▶ [What you are asked to do]:
Whenever a line in the data contains "parent", show that line.

▶ [Records for the task]:
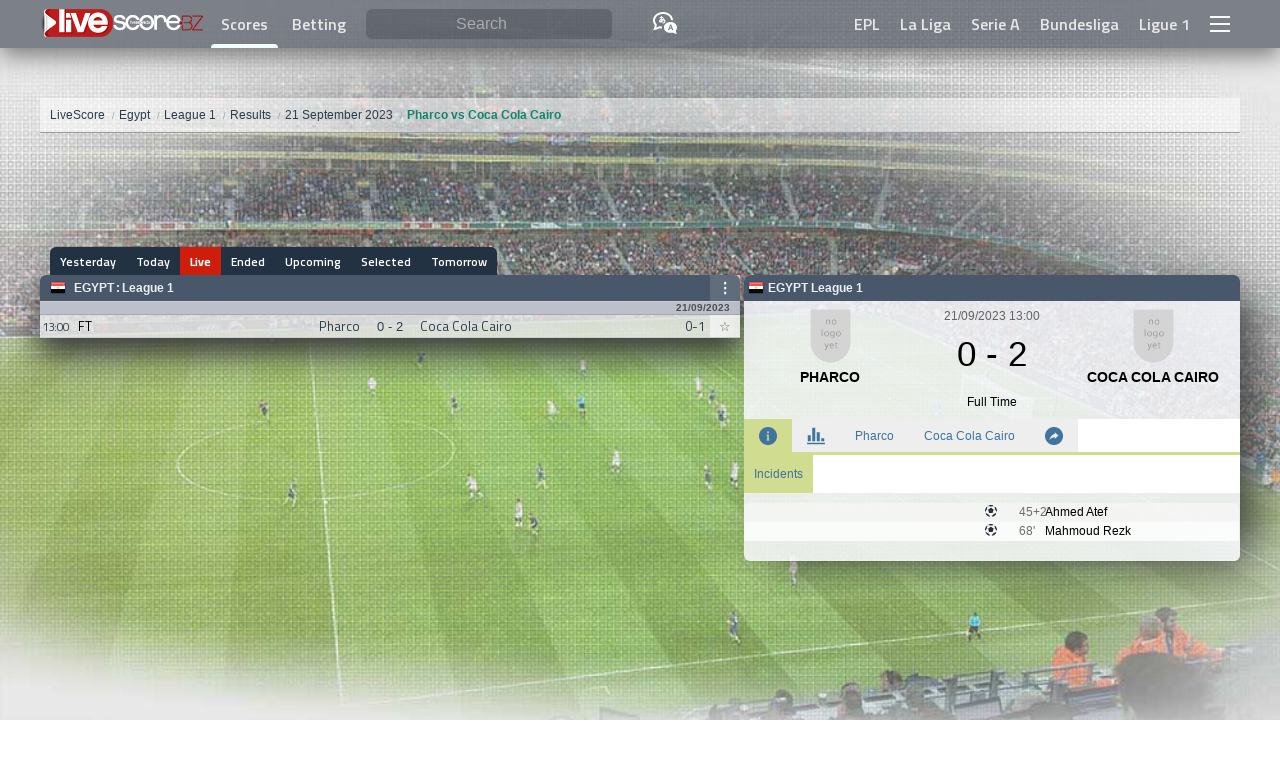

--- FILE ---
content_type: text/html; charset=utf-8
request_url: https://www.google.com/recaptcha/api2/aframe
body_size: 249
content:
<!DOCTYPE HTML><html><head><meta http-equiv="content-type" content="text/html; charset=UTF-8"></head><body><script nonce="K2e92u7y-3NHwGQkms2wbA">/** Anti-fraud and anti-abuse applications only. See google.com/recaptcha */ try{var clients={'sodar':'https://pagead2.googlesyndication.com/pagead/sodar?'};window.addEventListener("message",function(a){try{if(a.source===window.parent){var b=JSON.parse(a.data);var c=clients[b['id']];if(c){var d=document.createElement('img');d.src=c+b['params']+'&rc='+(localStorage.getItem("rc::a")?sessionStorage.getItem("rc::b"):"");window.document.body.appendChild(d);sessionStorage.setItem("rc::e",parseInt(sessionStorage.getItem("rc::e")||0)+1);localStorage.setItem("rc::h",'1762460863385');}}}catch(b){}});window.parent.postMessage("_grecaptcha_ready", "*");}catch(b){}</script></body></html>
--
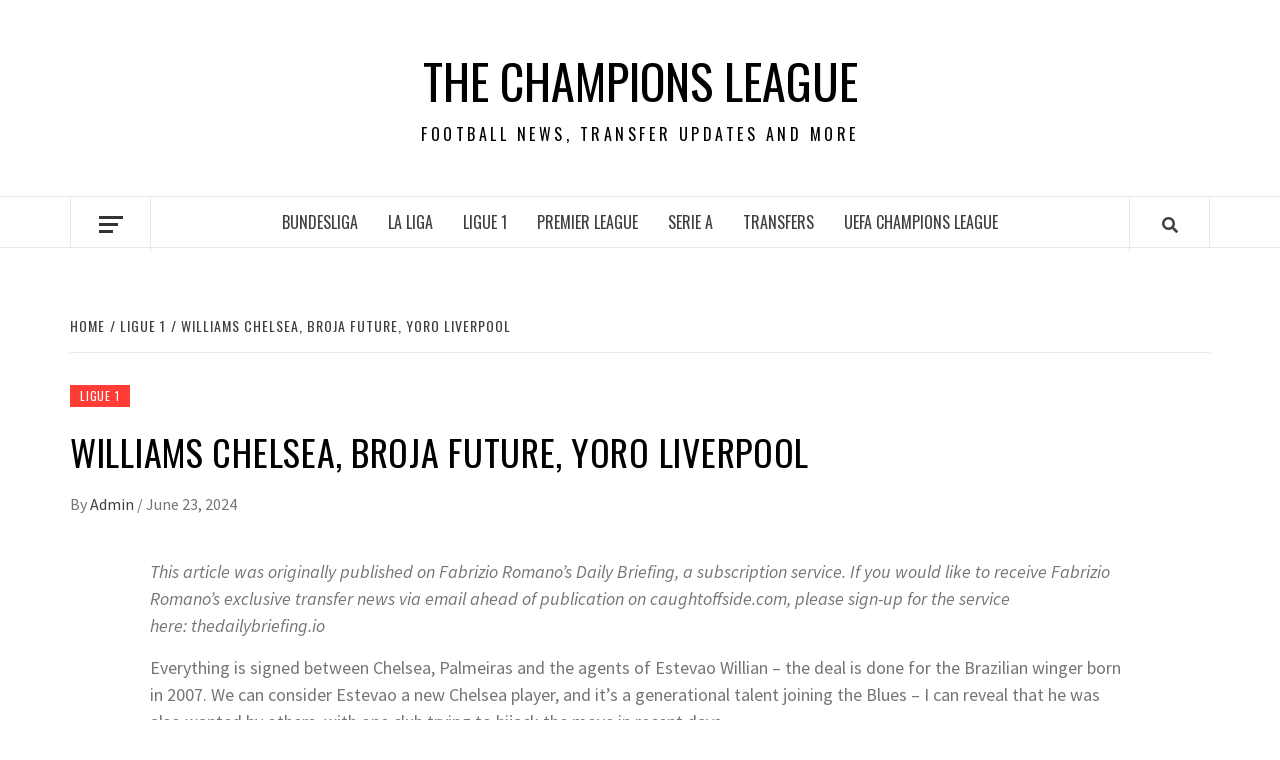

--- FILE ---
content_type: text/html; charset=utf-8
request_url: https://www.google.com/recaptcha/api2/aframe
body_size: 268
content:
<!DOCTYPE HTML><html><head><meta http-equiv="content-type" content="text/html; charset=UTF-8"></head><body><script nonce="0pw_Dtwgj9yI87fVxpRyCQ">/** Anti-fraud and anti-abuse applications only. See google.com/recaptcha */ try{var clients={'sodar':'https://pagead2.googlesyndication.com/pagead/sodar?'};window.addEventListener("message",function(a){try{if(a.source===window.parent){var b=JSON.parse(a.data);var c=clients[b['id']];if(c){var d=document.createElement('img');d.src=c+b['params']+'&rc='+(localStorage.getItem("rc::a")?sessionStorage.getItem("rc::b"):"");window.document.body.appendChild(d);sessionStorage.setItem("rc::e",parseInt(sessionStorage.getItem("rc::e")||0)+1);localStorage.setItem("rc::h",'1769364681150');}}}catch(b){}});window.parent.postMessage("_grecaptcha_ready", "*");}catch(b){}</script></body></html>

▶ [Solution to the problem]:
<!DOCTYPE HTML><html><head><meta http-equiv="content-type" content="text/html; charset=UTF-8"></head><body><script nonce="K2e92u7y-3NHwGQkms2wbA">/** Anti-fraud and anti-abuse applications only. See google.com/recaptcha */ try{var clients={'sodar':'https://pagead2.googlesyndication.com/pagead/sodar?'};window.addEventListener("message",function(a){try{if(a.source===window.parent){var b=JSON.parse(a.data);var c=clients[b['id']];if(c){var d=document.createElement('img');d.src=c+b['params']+'&rc='+(localStorage.getItem("rc::a")?sessionStorage.getItem("rc::b"):"");window.document.body.appendChild(d);sessionStorage.setItem("rc::e",parseInt(sessionStorage.getItem("rc::e")||0)+1);localStorage.setItem("rc::h",'1762460863385');}}}catch(b){}});window.parent.postMessage("_grecaptcha_ready", "*");}catch(b){}</script></body></html>
<!DOCTYPE HTML><html><head><meta http-equiv="content-type" content="text/html; charset=UTF-8"></head><body><script nonce="0pw_Dtwgj9yI87fVxpRyCQ">/** Anti-fraud and anti-abuse applications only. See google.com/recaptcha */ try{var clients={'sodar':'https://pagead2.googlesyndication.com/pagead/sodar?'};window.addEventListener("message",function(a){try{if(a.source===window.parent){var b=JSON.parse(a.data);var c=clients[b['id']];if(c){var d=document.createElement('img');d.src=c+b['params']+'&rc='+(localStorage.getItem("rc::a")?sessionStorage.getItem("rc::b"):"");window.document.body.appendChild(d);sessionStorage.setItem("rc::e",parseInt(sessionStorage.getItem("rc::e")||0)+1);localStorage.setItem("rc::h",'1769364681150');}}}catch(b){}});window.parent.postMessage("_grecaptcha_ready", "*");}catch(b){}</script></body></html>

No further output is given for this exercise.